OUT AND ABOUT: The Island troupe in mid-frolic.
Solo performer Mike Daisey has been described as a cross between Noam Chomsky and Jack Black, Spalding Gray and Robin Williams and — my favorite — “Jackie Gleason meets Franz Kafka.”
One of the privileges and delights of interviewing and writing about such oversized personalities is having the above sort of fun describing them. I will add “the love child of Chris Farley and Susan Sontag” to that list, but Daisey inspires delving deeper. For example, there’s his restraint in discussing Scientology founder L. Ron Hubbard in a four-evening show on megalomaniacs, Great Men of Genius. Daisey doesn’t fume and spray spittle about how the cult bilks the vulnerable and fantasizes about alien soul-inhabitation, though he thoroughly covers all that. Instead, he waxes fascinated about the psychology of gullibility, allowing that Hubbard probably believed much of his nonsense.
Similarly, Daisey didn’t trash Amazon.com when, after working there for nearly two years, he did a monologue and wrote the popular 2002 book 21 Dog Years about the experience, although he did pass along his late-night unanswered e-mail rants to owner Jeff Bezos.
None of this is because he wants you to think of Mike Daisey as a nice guy, but rather because what intrigues him always lies beneath the surface.
So it is with the central subject of Monopoly!, Nicola Tesla, the mad scientist who tried to invent a death ray and grew obsessed with the wireless transmission of electricity and whose boss, Thomas Edison, couldn’t get him to stop insisting that Edison’s direct current (DC) technology was vastly inferior to Tesla’s alternating current (AC), which households use today.
“I’m very interested in the creep of corporate culture,” Daisey said from his home in Brooklyn. “And also very interested in the way corporatization affected [Tesla’s] life. All the deals he made early that worked out were with people, and then later those people were supplanted or shielded by corporations. Then he couldn’t get his letters returned. All those elements of the story really resonate with me.”
Monopoly!, which kicks off this year’s FirstWorksProv multi-media-arts festival, goes into the difficulties that the scientific genius had with the corporate mentalities, weaving that storyline with both the actual and the bogus Milton-Bradley PR version of the Monopoly board game’s origins.
In 1997 he staged his first monologue, Wasting Your Breath, which went into the consequences of the unexpected pregnancy, by him, of his high school girlfriend.

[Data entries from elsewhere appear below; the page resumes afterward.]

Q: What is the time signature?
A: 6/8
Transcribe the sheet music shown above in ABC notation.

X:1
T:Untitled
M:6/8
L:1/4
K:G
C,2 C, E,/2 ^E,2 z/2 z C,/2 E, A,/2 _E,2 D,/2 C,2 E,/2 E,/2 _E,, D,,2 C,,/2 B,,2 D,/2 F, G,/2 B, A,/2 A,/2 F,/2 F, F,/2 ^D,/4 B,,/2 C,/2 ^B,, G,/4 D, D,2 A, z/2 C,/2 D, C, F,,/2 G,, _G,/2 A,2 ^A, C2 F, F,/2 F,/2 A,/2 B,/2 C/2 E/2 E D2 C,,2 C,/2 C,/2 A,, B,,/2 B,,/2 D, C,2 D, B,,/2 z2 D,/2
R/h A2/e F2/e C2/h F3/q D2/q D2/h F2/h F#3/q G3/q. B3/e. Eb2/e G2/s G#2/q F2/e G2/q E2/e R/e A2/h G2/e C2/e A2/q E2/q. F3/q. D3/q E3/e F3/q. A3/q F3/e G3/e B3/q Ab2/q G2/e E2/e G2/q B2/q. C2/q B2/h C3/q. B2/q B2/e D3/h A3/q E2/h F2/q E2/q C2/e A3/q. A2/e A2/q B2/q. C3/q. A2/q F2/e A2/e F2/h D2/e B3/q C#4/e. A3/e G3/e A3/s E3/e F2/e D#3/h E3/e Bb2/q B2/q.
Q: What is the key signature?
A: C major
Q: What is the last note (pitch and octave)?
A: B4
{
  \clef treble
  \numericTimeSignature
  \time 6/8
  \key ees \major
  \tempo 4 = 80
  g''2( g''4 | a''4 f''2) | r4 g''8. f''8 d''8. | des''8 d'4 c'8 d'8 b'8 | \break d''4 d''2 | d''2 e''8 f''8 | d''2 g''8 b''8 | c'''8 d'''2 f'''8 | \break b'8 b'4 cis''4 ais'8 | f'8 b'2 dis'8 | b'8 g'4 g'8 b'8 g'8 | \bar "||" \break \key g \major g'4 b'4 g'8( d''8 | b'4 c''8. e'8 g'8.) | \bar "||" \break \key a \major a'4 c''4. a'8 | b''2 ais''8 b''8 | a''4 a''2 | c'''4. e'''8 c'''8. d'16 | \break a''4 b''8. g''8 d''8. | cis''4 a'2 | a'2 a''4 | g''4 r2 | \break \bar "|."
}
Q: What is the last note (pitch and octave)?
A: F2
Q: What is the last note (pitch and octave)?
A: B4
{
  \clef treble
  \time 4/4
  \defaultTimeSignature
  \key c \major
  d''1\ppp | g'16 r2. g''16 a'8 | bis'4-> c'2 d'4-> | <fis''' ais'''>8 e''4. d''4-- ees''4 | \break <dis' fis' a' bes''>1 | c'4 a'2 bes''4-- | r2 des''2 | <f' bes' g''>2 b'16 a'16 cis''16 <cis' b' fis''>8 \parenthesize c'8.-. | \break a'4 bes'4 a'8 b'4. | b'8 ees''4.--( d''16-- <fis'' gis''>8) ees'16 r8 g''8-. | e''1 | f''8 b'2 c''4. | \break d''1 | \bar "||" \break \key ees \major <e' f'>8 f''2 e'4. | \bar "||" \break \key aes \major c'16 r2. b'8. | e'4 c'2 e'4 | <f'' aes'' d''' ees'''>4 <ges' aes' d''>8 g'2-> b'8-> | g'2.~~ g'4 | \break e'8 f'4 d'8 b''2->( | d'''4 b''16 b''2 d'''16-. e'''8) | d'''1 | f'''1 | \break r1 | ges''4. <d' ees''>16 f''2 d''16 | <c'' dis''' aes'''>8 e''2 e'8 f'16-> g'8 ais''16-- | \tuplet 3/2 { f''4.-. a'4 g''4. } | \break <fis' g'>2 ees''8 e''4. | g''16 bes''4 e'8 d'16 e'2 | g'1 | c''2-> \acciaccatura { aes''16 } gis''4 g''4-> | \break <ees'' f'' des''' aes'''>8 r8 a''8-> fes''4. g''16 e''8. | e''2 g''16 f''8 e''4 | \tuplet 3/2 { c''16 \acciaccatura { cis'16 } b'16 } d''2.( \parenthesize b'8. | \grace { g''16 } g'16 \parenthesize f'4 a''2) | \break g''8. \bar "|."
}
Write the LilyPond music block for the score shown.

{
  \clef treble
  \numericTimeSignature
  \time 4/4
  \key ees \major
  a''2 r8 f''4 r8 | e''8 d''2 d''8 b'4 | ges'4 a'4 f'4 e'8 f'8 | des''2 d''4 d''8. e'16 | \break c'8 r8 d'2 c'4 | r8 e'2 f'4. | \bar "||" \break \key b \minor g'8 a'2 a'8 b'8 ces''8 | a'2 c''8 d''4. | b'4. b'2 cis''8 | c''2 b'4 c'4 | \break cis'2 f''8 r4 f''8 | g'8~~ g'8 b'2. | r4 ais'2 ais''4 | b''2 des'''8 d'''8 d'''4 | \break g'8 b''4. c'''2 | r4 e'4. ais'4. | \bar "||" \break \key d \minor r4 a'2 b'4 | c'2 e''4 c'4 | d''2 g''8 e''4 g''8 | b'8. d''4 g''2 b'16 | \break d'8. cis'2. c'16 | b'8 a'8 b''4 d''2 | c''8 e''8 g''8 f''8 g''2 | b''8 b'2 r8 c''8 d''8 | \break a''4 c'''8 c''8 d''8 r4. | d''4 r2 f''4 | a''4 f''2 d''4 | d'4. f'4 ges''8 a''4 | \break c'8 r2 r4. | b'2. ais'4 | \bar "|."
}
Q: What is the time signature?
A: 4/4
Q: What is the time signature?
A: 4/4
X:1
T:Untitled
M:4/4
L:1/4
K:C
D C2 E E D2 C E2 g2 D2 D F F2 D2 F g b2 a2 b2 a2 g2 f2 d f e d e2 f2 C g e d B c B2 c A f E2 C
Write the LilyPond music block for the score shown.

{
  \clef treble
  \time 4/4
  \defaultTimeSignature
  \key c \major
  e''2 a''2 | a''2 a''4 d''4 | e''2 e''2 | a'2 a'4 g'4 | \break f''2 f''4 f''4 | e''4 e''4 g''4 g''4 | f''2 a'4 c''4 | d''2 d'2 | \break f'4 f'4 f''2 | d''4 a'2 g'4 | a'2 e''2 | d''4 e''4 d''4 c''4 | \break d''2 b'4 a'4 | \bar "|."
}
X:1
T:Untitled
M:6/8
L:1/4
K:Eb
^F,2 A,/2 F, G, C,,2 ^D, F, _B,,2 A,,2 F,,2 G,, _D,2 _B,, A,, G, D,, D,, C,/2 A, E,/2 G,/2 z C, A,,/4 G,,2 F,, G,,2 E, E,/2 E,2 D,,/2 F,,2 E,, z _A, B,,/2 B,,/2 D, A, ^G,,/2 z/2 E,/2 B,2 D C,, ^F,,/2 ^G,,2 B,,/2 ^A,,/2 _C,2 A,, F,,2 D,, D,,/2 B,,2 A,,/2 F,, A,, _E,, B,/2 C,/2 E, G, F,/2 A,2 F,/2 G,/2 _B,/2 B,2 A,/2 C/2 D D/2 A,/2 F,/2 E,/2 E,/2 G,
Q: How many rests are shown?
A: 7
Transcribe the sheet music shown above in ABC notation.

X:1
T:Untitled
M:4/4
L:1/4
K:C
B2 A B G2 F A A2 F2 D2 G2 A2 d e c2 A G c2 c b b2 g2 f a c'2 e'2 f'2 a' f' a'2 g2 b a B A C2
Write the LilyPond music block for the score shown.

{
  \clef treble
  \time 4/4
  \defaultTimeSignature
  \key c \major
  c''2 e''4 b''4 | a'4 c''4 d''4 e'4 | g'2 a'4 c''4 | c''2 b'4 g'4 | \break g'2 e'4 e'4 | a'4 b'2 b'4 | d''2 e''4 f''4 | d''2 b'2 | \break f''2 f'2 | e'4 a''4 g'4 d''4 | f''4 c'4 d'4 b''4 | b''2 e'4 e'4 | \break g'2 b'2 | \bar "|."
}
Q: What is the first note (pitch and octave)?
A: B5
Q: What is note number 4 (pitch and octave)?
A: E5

“It was really clear to me when I did the first one that this was the form that I was interested in exploring,” Daisey said. “It was very clear, the way few things have been clear in my life, that I should keep working that way.” By now he has performed nine monologues, about half off-Broadway, with a 10th scheduled to open later this year in New York. They have evolved from autobiographical in content to what might be termed inner-biographical, taking apart questions and subjects that gestate for a couple of years as intellectual obsessions. Earlier this month he debuted Truth in New York, about public frauds such as author James Frey as well as Daisey’s own personal history of deceptions. Perhaps the most remarkable thing about these monologues is that none have been scripted, none are memorized. They are created afresh from an outline, written the day before the first performance, that he refers to, sitting Spalding Gray-style at a table. “As I tell them over time, they tend to adhere to a certain path,” Daisey said. “So in that sense, they stop changing. But it takes a long time for them to actually get to that point. And the majority of the monologues are not even close to that point.”